The Association of Small Bombs

An odd calm overcame him—the calm of living in cinematic time. He had spent the past few weeks using up his drama and tension—he saw the point of being sent early and remembered too what Rafiq had said about Shockie’s emotional behavior, how it drained him so he could focus coldly on action.

Sarojini Nagar is a horrible market in a nice part of South Delhi—an area characterized, in general, by wide roads, stately flyovers, government and private houses spaced decently apart, and well-demarcated lanes and street signs. He passed through the colonies the way a helpless person may topple down a waterfall, drawn along but also happy about every beautiful sight he encounters as he discovers he is not dying after all. With the evening had come an iota of relief and cool and he didn’t even mind the traffic or the slightly circuitous route the plump auto guy—wearing a thousand old rakhis on his wrist, rakhis like a fungus or infection—took to bump up his meter. It’s already happened, he told himself. It’s long over. When I get to the market, I’ll discover it’s on fire and it’ll be as if I wasn’t even present for what I did.

He had a sense, suddenly, of why Mansoor might have walked away from the blast without understanding or comprehending why. He hadn’t even set off his blast and time was compressing and skipping beats. He sucked on a Vicks; his throat flooded with cold.

When he paid the auto driver, he savored the texture of the notes, how difficult it was to uncurl them, how each one was crumpled in an individual way, how some had turned as soft as cloth from overuse. And that old-money smell—the smell of old keys.

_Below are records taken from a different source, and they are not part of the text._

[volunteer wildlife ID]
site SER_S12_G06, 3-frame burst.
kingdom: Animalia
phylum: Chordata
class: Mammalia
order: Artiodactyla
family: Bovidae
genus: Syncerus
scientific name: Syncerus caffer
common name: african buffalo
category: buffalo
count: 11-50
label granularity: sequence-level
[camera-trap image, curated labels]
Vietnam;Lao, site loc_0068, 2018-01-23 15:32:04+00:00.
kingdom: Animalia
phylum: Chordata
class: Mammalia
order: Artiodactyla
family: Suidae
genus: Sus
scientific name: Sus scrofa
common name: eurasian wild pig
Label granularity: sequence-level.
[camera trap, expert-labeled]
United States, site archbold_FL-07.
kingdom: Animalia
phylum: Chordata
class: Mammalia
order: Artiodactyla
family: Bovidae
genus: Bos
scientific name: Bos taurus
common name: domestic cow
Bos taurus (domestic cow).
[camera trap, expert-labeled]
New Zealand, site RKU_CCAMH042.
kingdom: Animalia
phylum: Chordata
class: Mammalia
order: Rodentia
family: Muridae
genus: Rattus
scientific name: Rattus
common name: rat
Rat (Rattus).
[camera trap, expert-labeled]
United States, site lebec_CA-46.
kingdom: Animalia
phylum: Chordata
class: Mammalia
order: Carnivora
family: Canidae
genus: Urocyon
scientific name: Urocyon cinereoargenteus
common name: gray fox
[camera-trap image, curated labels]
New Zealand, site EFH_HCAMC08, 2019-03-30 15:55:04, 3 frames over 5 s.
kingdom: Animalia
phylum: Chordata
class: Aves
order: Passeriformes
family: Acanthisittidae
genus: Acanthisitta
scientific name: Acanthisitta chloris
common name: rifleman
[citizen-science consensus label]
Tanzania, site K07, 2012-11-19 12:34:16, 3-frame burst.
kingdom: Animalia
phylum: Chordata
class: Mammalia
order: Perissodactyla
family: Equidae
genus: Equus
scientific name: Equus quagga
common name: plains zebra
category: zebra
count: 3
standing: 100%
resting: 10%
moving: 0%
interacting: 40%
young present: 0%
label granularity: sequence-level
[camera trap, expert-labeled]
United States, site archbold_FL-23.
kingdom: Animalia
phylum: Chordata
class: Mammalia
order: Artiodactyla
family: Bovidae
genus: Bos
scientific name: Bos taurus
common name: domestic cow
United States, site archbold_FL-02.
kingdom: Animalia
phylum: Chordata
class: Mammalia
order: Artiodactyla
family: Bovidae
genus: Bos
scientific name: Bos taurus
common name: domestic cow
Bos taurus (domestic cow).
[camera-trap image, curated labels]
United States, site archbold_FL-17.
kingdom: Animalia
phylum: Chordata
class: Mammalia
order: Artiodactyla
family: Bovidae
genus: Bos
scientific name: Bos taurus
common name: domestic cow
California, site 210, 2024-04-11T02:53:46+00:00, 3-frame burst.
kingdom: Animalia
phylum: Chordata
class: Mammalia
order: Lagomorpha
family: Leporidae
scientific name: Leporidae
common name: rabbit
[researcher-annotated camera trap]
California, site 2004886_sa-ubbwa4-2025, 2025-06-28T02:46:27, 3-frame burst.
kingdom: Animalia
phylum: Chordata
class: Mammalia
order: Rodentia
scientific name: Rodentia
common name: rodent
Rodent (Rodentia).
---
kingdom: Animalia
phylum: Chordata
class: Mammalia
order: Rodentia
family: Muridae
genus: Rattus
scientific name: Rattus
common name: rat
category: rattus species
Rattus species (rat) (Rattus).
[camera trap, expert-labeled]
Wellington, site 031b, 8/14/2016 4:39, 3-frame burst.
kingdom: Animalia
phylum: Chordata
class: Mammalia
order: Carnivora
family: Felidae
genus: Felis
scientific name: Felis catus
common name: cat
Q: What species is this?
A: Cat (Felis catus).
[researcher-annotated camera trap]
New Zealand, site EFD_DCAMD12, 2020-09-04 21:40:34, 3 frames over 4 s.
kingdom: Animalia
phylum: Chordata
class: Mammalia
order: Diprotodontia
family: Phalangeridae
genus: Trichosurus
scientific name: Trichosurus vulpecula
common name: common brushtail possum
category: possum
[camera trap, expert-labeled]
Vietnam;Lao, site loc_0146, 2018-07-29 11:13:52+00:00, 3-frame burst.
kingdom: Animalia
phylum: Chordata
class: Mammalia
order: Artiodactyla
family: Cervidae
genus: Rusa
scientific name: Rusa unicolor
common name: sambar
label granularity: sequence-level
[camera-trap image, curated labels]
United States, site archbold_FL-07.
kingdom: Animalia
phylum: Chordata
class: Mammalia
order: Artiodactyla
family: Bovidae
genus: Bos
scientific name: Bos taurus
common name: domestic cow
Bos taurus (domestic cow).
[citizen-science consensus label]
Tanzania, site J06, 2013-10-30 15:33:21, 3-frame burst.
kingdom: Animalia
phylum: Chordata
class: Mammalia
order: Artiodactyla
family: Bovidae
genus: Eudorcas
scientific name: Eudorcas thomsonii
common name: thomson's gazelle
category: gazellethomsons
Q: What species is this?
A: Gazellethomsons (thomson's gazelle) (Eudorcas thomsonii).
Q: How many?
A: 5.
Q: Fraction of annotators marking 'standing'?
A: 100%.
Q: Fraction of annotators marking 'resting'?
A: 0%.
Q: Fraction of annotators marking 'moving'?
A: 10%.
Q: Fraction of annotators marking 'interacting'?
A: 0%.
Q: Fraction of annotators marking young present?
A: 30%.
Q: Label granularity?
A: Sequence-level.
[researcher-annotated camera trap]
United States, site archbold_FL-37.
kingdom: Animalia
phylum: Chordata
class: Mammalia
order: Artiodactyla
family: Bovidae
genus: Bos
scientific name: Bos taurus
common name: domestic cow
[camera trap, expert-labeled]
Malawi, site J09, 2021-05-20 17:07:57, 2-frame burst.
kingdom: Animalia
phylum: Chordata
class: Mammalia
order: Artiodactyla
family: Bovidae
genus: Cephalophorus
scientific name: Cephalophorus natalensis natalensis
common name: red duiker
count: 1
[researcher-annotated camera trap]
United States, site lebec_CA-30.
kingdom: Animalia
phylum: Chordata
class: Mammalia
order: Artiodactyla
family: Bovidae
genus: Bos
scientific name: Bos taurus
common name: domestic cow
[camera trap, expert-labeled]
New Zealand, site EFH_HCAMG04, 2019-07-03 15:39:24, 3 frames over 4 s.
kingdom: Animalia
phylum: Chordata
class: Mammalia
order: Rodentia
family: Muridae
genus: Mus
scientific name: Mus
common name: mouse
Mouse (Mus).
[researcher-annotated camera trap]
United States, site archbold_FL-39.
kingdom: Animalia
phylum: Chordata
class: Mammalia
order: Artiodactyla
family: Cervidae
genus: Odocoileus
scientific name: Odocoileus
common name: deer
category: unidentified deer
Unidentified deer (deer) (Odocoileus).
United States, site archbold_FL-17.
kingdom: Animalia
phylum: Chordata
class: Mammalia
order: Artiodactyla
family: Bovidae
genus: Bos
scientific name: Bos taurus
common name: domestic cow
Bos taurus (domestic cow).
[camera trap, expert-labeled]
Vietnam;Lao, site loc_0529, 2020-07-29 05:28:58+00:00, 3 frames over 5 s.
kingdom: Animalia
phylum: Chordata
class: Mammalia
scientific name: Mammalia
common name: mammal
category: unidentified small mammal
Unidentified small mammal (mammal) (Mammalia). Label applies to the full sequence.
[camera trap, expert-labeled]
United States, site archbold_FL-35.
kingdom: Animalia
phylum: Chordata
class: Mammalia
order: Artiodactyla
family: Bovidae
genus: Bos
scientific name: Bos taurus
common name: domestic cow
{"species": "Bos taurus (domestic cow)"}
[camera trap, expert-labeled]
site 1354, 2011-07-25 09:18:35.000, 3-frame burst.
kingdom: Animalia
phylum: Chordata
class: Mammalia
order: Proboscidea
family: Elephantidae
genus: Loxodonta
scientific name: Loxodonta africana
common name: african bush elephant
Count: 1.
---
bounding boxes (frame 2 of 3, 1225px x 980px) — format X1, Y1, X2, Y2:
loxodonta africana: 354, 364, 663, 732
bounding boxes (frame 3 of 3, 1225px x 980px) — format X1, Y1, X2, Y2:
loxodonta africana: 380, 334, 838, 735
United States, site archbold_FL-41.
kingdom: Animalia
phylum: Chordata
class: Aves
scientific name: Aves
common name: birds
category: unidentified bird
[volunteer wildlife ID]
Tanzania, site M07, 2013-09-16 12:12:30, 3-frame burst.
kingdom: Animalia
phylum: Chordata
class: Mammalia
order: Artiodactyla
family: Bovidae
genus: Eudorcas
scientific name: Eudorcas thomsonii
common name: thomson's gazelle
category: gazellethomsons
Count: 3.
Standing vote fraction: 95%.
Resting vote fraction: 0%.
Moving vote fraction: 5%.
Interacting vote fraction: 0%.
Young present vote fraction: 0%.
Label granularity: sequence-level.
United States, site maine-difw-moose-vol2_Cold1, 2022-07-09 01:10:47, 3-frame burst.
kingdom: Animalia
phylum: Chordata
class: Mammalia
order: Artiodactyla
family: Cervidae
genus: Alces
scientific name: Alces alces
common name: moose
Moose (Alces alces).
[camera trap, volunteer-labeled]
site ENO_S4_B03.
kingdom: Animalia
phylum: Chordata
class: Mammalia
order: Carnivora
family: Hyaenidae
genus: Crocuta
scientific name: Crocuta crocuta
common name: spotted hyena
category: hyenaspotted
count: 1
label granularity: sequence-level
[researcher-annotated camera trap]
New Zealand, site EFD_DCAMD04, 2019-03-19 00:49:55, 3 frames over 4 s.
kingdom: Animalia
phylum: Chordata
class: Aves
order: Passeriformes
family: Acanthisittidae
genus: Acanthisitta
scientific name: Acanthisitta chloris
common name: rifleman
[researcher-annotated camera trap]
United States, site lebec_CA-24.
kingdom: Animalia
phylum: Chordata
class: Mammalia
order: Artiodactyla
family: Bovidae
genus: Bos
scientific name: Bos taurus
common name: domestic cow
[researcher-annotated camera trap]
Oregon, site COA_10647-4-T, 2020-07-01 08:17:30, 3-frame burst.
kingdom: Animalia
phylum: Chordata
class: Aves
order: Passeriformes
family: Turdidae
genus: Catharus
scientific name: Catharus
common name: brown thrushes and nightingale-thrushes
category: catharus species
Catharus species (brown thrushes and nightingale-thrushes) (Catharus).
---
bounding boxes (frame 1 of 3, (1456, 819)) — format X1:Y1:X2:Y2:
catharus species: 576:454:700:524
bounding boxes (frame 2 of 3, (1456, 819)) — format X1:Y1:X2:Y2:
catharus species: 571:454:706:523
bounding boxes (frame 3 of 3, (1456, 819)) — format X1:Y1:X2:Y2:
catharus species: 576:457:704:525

The auto dropped him off at the mouth of the bazaar—near the square where the pukka market was based. He smelled ripe fruit. Elbowing rude unaware people, people passing quickly, people energized with purpose and conversation, pulling up their sleeves and smiling at the setting sun the way one may pose for a large camera, he went in deeper, into the warren, into this aquarium of fake brands. On either side, in a long row, shops churned with shoppers and shopkeepers, curling branches of incense, shiny baskets on sale for Diwali. A woman called her son close after he wandered off to a shop. A fat man stood talking loudly on his mobile, his hand pleasurably plucking the worry lines on his forehead and closing over his face like a crab, his eyes shut in happy concentration, his mouth open, his tongue moving about inside as mysterious roars came out. “Arre, bhai. No. No. No.” He kept shaking his head. It was the most joyful no Ayub had ever heard in his life. Another man sat on a bench, crouching over, washing his hands with water from a used plastic bottle, its brand sticker torn off, leaving behind a patchy residue, the ribs of the bottle pressed and distended. The man had alert eyebrows and curly hair with streaks of baldness—something was wrong with his hair; he was too young to be balding—and as Ayub looked at him, he looked back and a question passed between them and Ayub kept going, conscious of being watched. He could imagine the man’s head turning toward him, taking in his backpack. For that reason he went off for as long as he could. When he turned, the man was gone.

These looks were exchanged daily between men of a certain class. They said: I know you. I wonder how you made it.

There had been a moment—when he had seen the woman and the child—that he’d lost focus, become a shopper himself, but now he was worked up to full alertness. Standing before a shop, he took the bag off his back and held it at his side as if freeing himself to gaze.

The people in the shop did not notice him. The bespectacled owner, sitting behind a desk, was shouting at one of his assistants. The assistant was jammed halfway up a wall of clothes, his feet bare and his hands plunged into the layers of plastic. Ayub put the bag down on the road, turned, and walked.

A few seconds later, the bomb opened with a seismic roar.

Hundreds of people lay on the ground. From the shop came only silence. Ayub—thrown to the ground, rolling, sliding—thought: Tara will hear me now.





THE ASSOCIATION OF SMALL BOMBS


   OCTOBER 2003–





CHAPTER 29



When Vikas saw news of the bombing on TV, he called his wife to come over and watch. Deepa, who had been reading the paper in the drawing room, creased it into a tight square.

“How many dead?” she asked, peering into the cabin of the bedroom and then sitting on the edge of the bed and adjusting her spectacles.

The Khuranas, in the past few years, had started taking a morbid interest in blasts in all parts of the country, especially Delhi—they were excited by these bombings in a way that only victims of esoteric, infrequent tragedies are motivated by horrors. They knew instinctively what the victims and families would go through: how the government would promise help but the Municipal Corporation of Delhi would harass the shopkeepers, advising them to lower their estimated losses; how compensation would be announced in the papers, never to be paid out; and how the injured and dying would linger for hours in the market and the hospital before being treated.